▶ WHAT IS NEEDED
Whenever a line below mentions the word "area", that line should be copied.

▶ MATERIAL FOR THIS EXERCISE

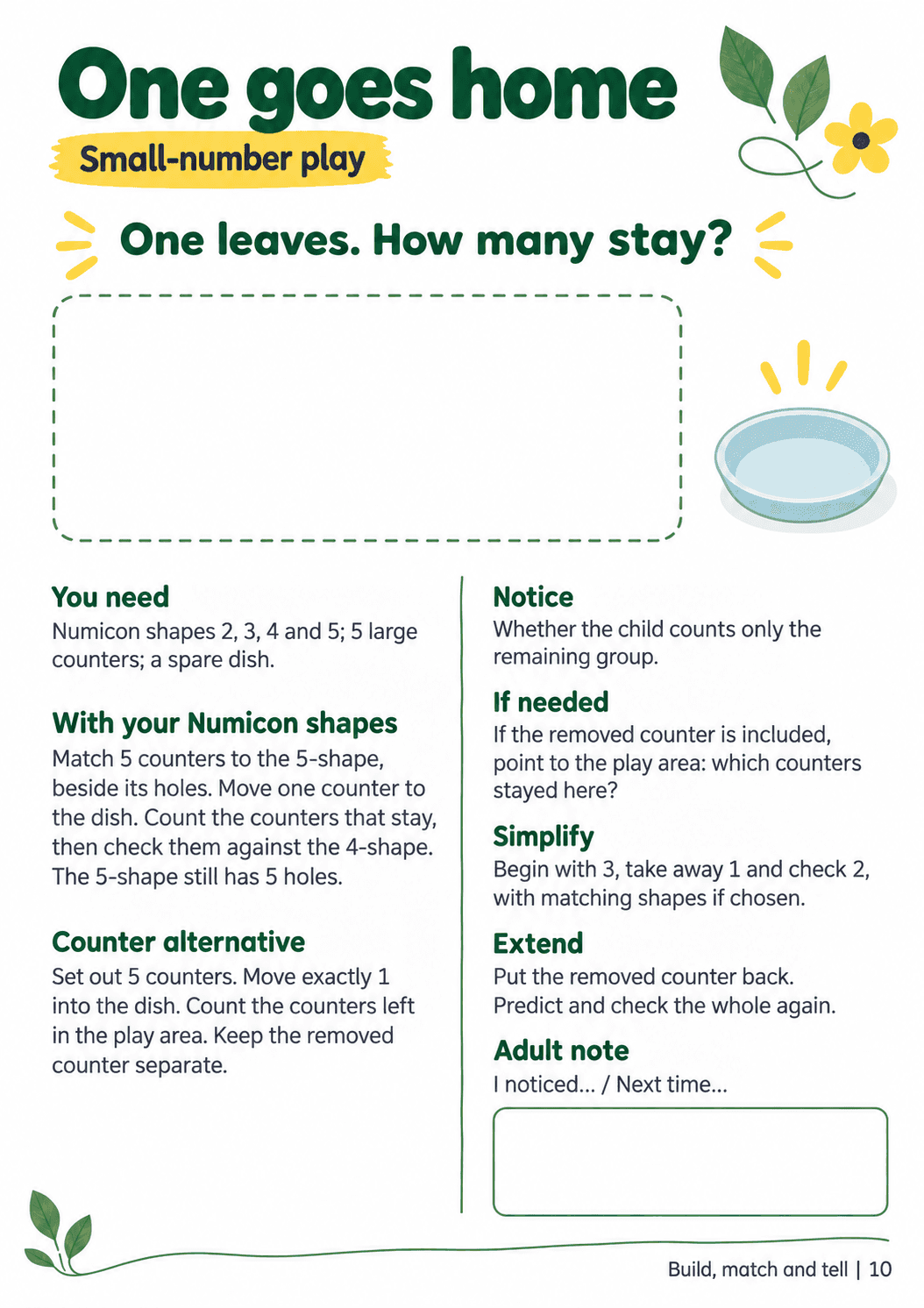 One goes home

Small-number play

One leaves. How many stay?

You need
Numicon shapes 2, 3, 4 and 5; 5 large counters; a spare dish.

With your Numicon shapes
Match 5 counters to the 5-shape, beside its holes. Move one counter to the dish. Count the counters that stay, then check them against the 4-shape. The 5-shape still has 5 holes.

Counter alternative
Set out 5 counters. Move exactly 1 into the dish. Count the counters left in the play area. Keep the removed counter separate.

Notice
Whether the child counts only the remaining group.

If needed
If the removed counter is included, point to the play area: which counters stayed here?

Simplify
Begin with 3, take away 1 and check 2, with matching shapes if chosen.

Extend
Put the removed counter back. Predict and check the whole again.

Adult note
I noticed... / Next time...

Build, match and tell | 10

▶ RESPONSE BELOW
Set out 5 counters. Move exactly 1 into the dish. Count the counters left in the play area. Keep the removed counter separate.
If the removed counter is included, point to the play area: which counters stayed here?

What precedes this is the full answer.